▸ **SUPPLIED PASSAGE**
Sunday, August 30, 2009

On dinosaur feet and the death of a Liberal Lion ...

This week, when I wasn't busy copying other bloggers' posts without any acknowledgment, much like my heroes over at the Hartford Courant, I was visiting the Dinosaur State Park with my nephew and niece and mourning the death of Mr. Ted Kennedy.

Let's start with the dinosaurs.

I had no idea what was at Dinosaur State Park in Rocky Hill. Seeing the signs on 91, I always assumed it to be a hokey place with fake dinosaur statues and mini golf or something. But the Professor's parents were bringing the little ones down for a visit, and, me having a day off and the Prof still on summer break, we decided to tag along.

I have to say, the place is kind of cool. For those who have no idea of what I'm referring, let me give you a bit of history. Back in 1966, 2,000 dinosaur tracks were found while the foundation for a new state building was being dug in Rocky Hill. Completely by accident. Can you imagine being the person who found these things? Needless to say, the building was scrapped and a park was born. 500 of the tracks remained unearthed and a giant dome structure was built over them, creating a museum for dinosaur fans to visit.

And do they visit. While we were there, busloads of kids were coming and going, along with some awkward teenagers that, I can only hope, were more into the "science" of these fossils than the "wow, dinosaurs!" awe that seemed to enrapt the park's tinier explorers.

Here's a poorly lit photo from inside the dome:

The kids had a blast, and the adults had fun, too. Of course, there was this one egotistical dinosaur we ran into on our way out of the park. He gave us some trouble, but we managed to get away. I even snapped a picture while we escaped:

Lousy, no good hipster brontosaurus ...

Anyway, that was the Dinosaur State Park.

Now onto Mr. Kennedy.

The passing of the Liberal Lion left me with a strong feeling of disconnect toward my home state of Massachusetts. His death reminded me that I'm not there anymore, a fact that is plain to see but which I still occasionally forget. I'm now at arm's length from my former city, outside, looking in, both for better and worse. Many friends went to the processionals, saw the motorcade, posted pictures on Facebook (which, I must admit, was kind of odd). But seeing so many people I know actively participating in such moments, being part of the funeral, the physical mourning, made the 90 minutes that separates me from my former home in Boston seem all the more great.

I suppose the strangest thing about Ted Kennedy's passing is the fact that there won't be any more new television footage of the man. For the 31 years I have been on this planet (and, until last August, having lived all of those years in Massachusetts), Kennedy's face has been a nearly nightly image, as common as the newscasters who he was speaking to or the townspeople seen at the gas station. I can't say I found the man to be perfect, but such thoughts really don't matter anymore. It was the comfort of seeing him that made him who he was. It was the fire that raged in his eyes on some days. The doughy smile on others. It was the fact that he was a constant. That is what I'll miss the most. Such a familiar image, lost into the ether.

▸ **THE REQUEST**
Reproduce word for word the part of the blog post above starting at "I had no idea" and ending at "fans to visit.". The entries play no part in this exercise.

▸ **DATA SUPPLIED**

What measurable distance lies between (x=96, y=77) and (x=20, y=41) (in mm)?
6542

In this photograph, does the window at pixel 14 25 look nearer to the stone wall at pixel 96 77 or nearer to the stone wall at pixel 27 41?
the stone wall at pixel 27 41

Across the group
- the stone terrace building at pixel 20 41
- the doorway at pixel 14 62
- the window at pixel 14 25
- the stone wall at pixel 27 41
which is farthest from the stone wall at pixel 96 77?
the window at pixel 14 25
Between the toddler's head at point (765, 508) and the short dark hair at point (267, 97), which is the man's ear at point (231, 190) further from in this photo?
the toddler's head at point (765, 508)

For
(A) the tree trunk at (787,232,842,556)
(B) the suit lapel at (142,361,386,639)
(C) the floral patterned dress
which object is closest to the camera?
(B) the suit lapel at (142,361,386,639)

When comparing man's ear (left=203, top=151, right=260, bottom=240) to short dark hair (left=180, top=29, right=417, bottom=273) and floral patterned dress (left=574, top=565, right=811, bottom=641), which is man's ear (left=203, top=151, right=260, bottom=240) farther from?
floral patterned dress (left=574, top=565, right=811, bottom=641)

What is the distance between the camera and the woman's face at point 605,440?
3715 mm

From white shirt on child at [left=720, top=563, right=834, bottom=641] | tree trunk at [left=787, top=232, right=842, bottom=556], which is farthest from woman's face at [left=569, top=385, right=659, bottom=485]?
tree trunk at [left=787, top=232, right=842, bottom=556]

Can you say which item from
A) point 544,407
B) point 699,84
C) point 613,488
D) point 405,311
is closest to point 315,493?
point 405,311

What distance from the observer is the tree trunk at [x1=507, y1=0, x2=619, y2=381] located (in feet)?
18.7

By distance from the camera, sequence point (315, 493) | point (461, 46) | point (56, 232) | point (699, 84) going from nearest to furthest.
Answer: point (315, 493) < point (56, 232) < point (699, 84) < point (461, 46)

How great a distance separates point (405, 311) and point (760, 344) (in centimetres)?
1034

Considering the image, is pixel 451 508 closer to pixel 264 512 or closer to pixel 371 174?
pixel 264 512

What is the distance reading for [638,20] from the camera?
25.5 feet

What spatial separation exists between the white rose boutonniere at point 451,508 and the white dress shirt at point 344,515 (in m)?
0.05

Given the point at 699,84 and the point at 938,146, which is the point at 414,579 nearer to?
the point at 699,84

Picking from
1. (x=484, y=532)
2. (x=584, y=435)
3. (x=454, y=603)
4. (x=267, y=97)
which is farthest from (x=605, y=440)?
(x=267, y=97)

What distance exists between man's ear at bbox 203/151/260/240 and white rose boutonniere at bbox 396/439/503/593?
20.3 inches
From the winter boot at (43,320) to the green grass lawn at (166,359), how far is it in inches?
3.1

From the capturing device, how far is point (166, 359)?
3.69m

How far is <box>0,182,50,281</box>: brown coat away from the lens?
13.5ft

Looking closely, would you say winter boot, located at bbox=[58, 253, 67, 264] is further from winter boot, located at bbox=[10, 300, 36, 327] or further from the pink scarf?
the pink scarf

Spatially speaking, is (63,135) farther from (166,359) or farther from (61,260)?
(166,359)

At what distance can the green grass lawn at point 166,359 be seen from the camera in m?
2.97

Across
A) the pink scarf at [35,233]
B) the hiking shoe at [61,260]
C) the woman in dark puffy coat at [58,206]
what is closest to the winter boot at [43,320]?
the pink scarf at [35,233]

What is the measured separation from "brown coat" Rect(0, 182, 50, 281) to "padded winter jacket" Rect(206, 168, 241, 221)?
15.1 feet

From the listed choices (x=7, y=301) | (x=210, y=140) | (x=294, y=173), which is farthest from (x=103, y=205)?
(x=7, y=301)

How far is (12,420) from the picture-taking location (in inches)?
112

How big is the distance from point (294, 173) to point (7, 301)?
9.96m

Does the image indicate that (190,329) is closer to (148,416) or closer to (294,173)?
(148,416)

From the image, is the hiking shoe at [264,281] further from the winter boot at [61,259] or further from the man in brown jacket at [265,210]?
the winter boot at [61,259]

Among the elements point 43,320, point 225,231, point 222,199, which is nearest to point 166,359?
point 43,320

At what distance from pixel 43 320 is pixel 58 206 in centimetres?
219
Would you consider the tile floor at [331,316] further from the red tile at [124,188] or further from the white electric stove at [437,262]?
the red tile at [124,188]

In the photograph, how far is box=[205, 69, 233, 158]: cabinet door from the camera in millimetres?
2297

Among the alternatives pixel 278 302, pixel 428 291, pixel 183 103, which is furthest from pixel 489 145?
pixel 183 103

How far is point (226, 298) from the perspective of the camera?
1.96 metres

▸ **TASK RESPONSE**
I had no idea what was at Dinosaur State Park in Rocky Hill. Seeing the signs on 91, I always assumed it to be a hokey place with fake dinosaur statues and mini golf or something. But the Professor's parents were bringing the little ones down for a visit, and, me having a day off and the Prof still on summer break, we decided to tag along.

I have to say, the place is kind of cool. For those who have no idea of what I'm referring, let me give you a bit of history. Back in 1966, 2,000 dinosaur tracks were found while the foundation for a new state building was being dug in Rocky Hill. Completely by accident. Can you imagine being the person who found these things? Needless to say, the building was scrapped and a park was born. 500 of the tracks remained unearthed and a giant dome structure was built over them, creating a museum for dinosaur fans to visit.